TAREFA A =>
No texto sobre a Covid e o futebol brasileiro, quantas pessoas morreram de Covid no Brasil na quarta-feira, dia 03?
TAREFA B =>
Dê continuidade ao texto sobre a Covid e o futebol brasileiro, começando logo após a última frase apresentada.

TEXTO FORNECIDO =>

******

Na última quarta-feira, dia 03, o Brasil chegou ao maior número de mortes por Covid em apenas 24h. Ao todo foram 1.910 pessoas que perderam a vida.

Neste mesmo dia, o treinador Ruy Scarpino, que comandava o Manaus/AM, e já tinha passado por Ceará, Ituano, Moto Club, Imperatriz, foi uma das vítima de Covid.

Pouco depois, antes do início da partida entre América/MG e Athletic, pelo Campeonato Mineiro, o treinador Lisca fez um pedido em tom de desabafo:

“É quase inacreditável que saiu uma tabela da Copa do Brasil hoje, com jogos dias 10 e 17 de março, 80 clubes que nós vamos levar com delegação de 30 pessoas para um lado e para outro do país. O nosso país parou. Não existe lugar nos hospitais. Eu estou perdendo amigos. Eu estou perdendo amigos treinadores. Não é hora mais, é hora de segurar a vida. Aqui no (campeonato) Mineiro tudo bem, é mais perto, mas vão pegar uma delegação do Sul e vão levar pra Manaus. Como é que vocês vão fazer isso? Presidente (Rogério) Caboclo, pelo amor de Deus. Juninho Paulista, Tite, Cléber Xavier, as autoridades, nós estamos apavorados, pelo amor de Deus”, falou Lisca.

No final da noite, foi a vez do treinador do Grêmio, Renato Gaúcho, também falar sobre o assunto e meio que respondeu ao técnico do América/MG.

“Eu adoro o Lisca, cada um tem sua opinião, mas eu queria deixar claro que o futebol é o local mais seguro. Estamos fazendo um favor para o povo, porque, quando jogamos, é um motivo para o torcedor ficar em casa. Mas não pode parar tudo no Brasil, daqui a pouco a pessoa não sai de casa, mas está morrendo de fome. É difícil essa situação, alguns não vão concordar, mas é a minha opinião”, declarou Renato.

O jornalista Rodrigo Mattos, do UOL, tentou ouvir o Presidente da CBF, Rogério Caboclo, sobre a fala de Lisca, mas a resposta foi lacônica e evasiva. “Entendemos que qualquer pleito ele deva submeter ao presidente do seu clube”, declarou o mandatário da entidade nacional.

******

(Dados de localização espacial)

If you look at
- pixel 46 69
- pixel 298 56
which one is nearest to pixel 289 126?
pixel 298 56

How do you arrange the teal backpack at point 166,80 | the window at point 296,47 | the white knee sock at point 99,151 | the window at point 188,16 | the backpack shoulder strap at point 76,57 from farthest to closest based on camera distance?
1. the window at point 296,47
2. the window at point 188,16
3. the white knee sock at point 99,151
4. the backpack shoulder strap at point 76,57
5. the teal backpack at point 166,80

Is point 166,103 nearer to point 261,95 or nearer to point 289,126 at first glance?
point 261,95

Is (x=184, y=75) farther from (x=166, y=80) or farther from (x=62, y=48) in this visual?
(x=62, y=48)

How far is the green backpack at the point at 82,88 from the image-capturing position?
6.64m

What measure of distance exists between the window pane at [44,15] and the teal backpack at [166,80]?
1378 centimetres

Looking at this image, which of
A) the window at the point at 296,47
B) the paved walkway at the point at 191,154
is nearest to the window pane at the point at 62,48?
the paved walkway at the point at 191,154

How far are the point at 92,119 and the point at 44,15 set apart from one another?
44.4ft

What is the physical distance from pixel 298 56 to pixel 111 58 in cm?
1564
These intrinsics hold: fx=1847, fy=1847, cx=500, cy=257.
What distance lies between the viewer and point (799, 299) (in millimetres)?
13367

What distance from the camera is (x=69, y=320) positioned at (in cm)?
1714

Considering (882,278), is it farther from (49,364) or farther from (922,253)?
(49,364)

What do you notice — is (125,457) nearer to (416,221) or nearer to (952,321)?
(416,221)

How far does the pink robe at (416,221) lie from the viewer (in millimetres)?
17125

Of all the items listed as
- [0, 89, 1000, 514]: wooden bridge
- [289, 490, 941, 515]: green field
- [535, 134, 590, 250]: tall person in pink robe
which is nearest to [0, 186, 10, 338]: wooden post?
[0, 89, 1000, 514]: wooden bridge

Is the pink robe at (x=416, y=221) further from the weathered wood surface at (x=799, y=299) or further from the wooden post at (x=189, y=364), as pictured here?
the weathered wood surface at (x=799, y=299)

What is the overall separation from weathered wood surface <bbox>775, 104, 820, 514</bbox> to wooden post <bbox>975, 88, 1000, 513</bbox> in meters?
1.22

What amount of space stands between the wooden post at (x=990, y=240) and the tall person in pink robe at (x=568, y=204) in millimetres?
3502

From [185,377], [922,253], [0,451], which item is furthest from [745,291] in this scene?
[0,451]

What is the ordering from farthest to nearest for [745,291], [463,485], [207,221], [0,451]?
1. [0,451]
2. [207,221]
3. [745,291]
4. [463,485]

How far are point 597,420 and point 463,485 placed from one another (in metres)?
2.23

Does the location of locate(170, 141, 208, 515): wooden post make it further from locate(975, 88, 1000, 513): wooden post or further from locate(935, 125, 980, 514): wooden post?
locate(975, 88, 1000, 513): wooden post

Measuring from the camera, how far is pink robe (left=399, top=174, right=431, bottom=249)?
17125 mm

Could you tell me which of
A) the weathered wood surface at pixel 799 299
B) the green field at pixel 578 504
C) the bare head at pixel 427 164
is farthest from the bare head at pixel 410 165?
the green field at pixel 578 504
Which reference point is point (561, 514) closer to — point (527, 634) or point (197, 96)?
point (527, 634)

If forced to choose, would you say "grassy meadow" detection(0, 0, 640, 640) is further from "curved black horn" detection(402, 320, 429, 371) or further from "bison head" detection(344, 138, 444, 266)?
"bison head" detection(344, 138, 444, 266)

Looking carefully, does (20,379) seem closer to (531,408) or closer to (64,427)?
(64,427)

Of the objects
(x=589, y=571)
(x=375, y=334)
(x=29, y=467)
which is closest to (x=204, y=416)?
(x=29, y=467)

******

RESPOSTA ESCRITA A =>
Foram 1.910 pessoas.

RESPOSTA ESCRITA B =>
A polarização política que segrega o Brasil desde 2014 chegou ao futebol de forma tão nociva, que expressar a opinião leva uma pessoa a ser herói ou vilão. Pedir para o futebol continuar ou parar leva você ao status de ser o defensor do bem-estar da sociedade, ou o leviatã da população.

Lisca e Renato defenderam seus respectivos desejos e interesses, baseados em convicções próximas e de convívio diário. Ambos, assim como a esmagadora maioria da população vive dividida. Uns concordando com Lisca, outros concordando com Renato.

No meio disso tudo estão as autoridades do futebol, aqueles que decidem o que realmente deve acontecer. Porém, seguem em silêncio ou “lavam as mãos”, como Pilatos. Jogam a responsabilidade para os governadores e prefeitos. Estes, sim, acreditam que o futebol é um local seguro, tanto que o futebol em praticamente todo o Brasil está liberado (apenas algumas cidades em Santa Catarina proibiram a prática por completo do futebol).

Diferentemente de outros setores como do entretenimento, da política ou da sétima arte, o futebol não causou nenhuma morte ou levou algum profissional à UTI que impactasse ou causasse comoção às autoridades e até a população. Pelo contrário, a grande maioria de jogadores, treinadores e dirigentes é acometida pelo vírus, passa um período isolado e logo depois já está na ativa, inclusive alguns fazendo gols e até levantando troféus.

O interesse sempre vai prevalecer no futebol. Vale lembrar que a paralisação ocorrida em 2020 foi muito mais por não saber com o que estavam lidando, do que com uma real preocupação com as “vidas humanas”. “O futebol é seguro”, dizem os que defendem para não parar. O “futebol deve servir de exemplo”, dizem os que pedem para suspender.

Eu vou um pouco mais além e cito outra frase famosa: “O futebol é o espelho da sociedade”.